Book Essays in Finance

Download or read book Essays in Finance written by Robert Giffen and published by . This book was released on 1890 with total page 508 pages. Available in PDF, EPUB and Kindle. Book excerpt:

Book Essays in Financial Economics

Download or read book Essays in Financial Economics written by Matthew Carl and published by . This book was released on 2024 with total page 0 pages. Available in PDF, EPUB and Kindle. Book excerpt: This dissertation compiles three essays in financial economics which analyze distinct forces impacting financial markets, asset prices, and the real economy. The first essay explores the surprising depreciation of the U.S. dollar during the COVID-19 pandemic, and establishes a link between COVID-19 cases and U.S. dollar bilateral exchange rates. We find empirically that higher COVID-19 cases in the U.S. were related to depreciations in the U.S. dollar. To illuminate the causal economic mechanism underpinning this empirical finding, a two-country open-economy model is introduced. Our evidence suggests the pandemic acted as a dual-sided shock, weakening both the supply of labor and consumption in service-intensive industries that were more exposed to the pandemic. The second essay extends stochastic dominance option pricing theories by characterizing and modeling investors' higher-order risk attitudes. Our framework leads to novel and economically intuitive bounds on option prices that are readily computed given an estimate of the returns distribution. The analysis highlights the nexus between the shapes of the returns distribution, investors' risk attitudes, and implied volatility profiles.

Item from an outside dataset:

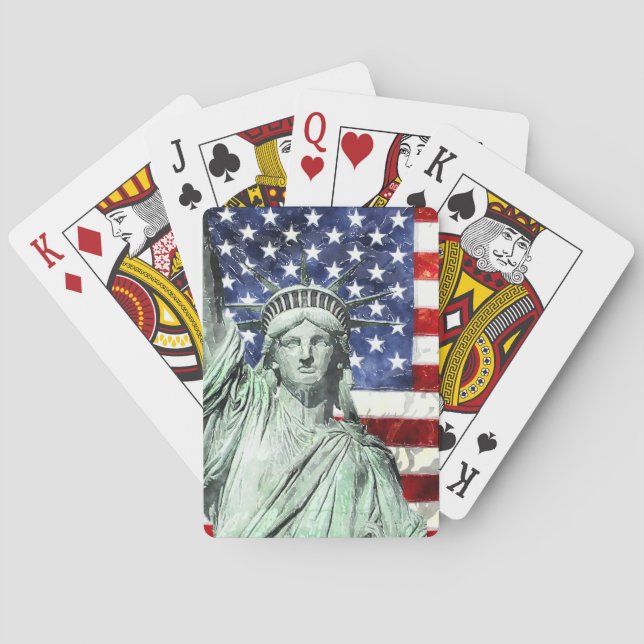 USA FLAG & LIBERTY POKER CARDS (Back)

The third essay examines the impact of government spending on firm investment decisions. Utilizing news shocks related to military spending as an exogenous source of variation, we find that increases in government spending cause the capital expenditures of publicly-listed firms to increase. This effect is not limited to firms directly involved in Department of Defense contracting. Instead, we demonstrate that government spending impacts investment through an indirect channel. Military spending news shocks trigger a decline in long-term interest rates that passes through to firms' cost of capital, prompting firms to leverage lower borrowing costs for increased investment.